Which one of the following liquids typically shows capillary fall rather than capillary rise in a clean glass tube?

Difficulty: Easy

Correct Answer: Mercury

Explanation:


Introduction / Context:
Capillary action is a familiar phenomenon in daily life, observed when liquids rise or fall in thin tubes. Whether a liquid rises or falls depends on the interplay between cohesive forces within the liquid and adhesive forces between the liquid and the tube material. This question asks which liquid shows capillary fall, not rise, in a clean glass tube, which is a standard conceptual point in fluid mechanics.


Given Data / Assumptions:

  • The tube is made of clean glass.
  • The liquids considered are common ones such as water, alcohol, mercury, and kerosene.
  • We are focusing on the direction of capillary movement relative to the general liquid surface.


Concept / Approach:
If adhesive forces between the liquid and the tube are stronger than the cohesive forces within the liquid, the liquid wets the tube, forming a concave meniscus and rising in the capillary. If cohesive forces dominate, the liquid does not wet the tube, forms a convex meniscus, and experiences capillary depression or fall. Water and most organic liquids wet clean glass and rise. Mercury, however, does not wet glass and therefore shows capillary fall.


Step-by-Step Solution:
Step 1: Recall that water rises in a thin glass tube, forming a concave meniscus due to strong adhesive forces with glass. Step 2: Alcohols and kerosene also generally wet glass and show a rise rather than a fall in narrow tubes. Step 3: Mercury has strong cohesive forces among its own atoms and poor adhesion to glass, so it forms a convex meniscus and the level inside the capillary is lower than the outside level. Step 4: This lowering of the mercury column is called capillary depression or capillary fall.
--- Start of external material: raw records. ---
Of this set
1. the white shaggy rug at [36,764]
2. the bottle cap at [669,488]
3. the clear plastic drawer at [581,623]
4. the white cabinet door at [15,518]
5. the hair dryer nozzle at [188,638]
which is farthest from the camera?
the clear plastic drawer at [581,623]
Verification / Alternative check:
In standard physics experiments, students observe that a thin glass capillary dipped in water shows a column of water higher than the outer water level, whereas a capillary dipped in mercury shows the mercury level inside the tube lower than that in the reservoir. This direct observation supports the idea that mercury exhibits capillary fall in glass tubes.
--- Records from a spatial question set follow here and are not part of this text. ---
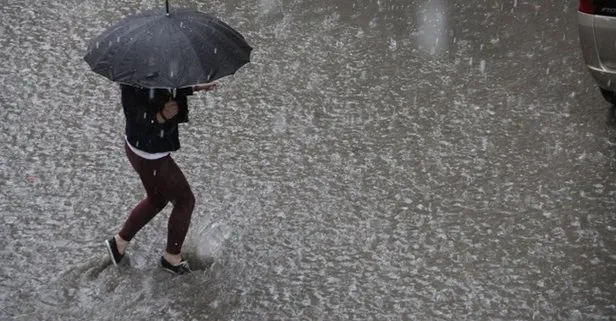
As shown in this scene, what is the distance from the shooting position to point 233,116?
25.3ft

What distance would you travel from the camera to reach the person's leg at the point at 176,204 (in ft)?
18.0

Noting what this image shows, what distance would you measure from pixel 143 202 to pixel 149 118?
0.65 metres

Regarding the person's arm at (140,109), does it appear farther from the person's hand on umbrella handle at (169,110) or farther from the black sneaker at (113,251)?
the black sneaker at (113,251)

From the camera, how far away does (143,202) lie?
224 inches

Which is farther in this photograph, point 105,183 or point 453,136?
point 453,136

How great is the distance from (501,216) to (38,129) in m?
3.66

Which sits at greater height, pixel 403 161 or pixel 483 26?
pixel 483 26

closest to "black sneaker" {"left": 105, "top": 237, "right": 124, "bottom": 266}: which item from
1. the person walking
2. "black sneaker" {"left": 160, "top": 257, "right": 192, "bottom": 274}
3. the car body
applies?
the person walking

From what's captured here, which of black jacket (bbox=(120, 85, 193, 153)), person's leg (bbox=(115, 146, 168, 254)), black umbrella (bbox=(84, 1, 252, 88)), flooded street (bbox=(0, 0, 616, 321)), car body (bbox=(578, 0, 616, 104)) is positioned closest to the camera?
black umbrella (bbox=(84, 1, 252, 88))

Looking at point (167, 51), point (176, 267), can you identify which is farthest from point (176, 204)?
point (167, 51)

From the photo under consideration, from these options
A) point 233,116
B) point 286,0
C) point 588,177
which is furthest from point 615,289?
point 286,0

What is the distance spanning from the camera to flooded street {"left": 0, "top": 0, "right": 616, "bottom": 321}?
557cm

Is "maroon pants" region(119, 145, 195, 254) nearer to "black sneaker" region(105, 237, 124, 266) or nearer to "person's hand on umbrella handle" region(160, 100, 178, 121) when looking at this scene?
"black sneaker" region(105, 237, 124, 266)

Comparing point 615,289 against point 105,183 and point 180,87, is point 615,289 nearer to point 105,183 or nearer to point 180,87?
point 180,87
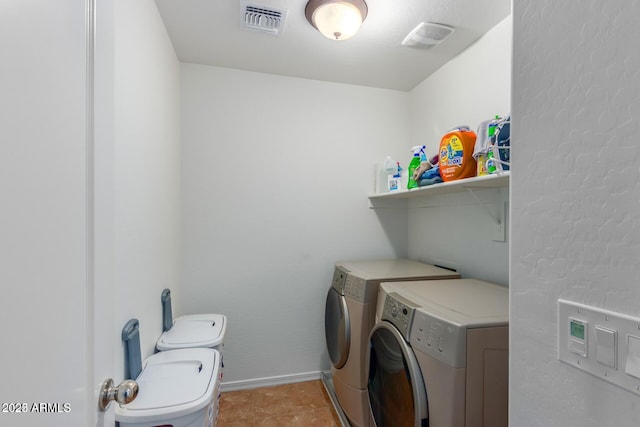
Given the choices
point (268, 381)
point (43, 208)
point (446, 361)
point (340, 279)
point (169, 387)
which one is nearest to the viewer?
point (43, 208)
Why Other Options Are Wrong:
Water: It wets glass strongly, leading to capillary rise and a concave meniscus. Alcohol: It also generally wets glass and tends to rise in capillary tubes. Kerosene: Like many organic liquids, it shows capillary rise in glass rather than fall.


Common Pitfalls:
A student may guess water because it is the liquid used in many capillary examples, but the question specifically asks about capillary fall, not rise. Another mistake is to assume that all liquids behave the same in glass tubes. Remember the key rule: if the liquid wets the surface, you get rise and a concave meniscus; if it does not wet the surface, you get fall and a convex meniscus.


Final Answer:
The liquid that shows capillary fall in a clean glass tube is mercury.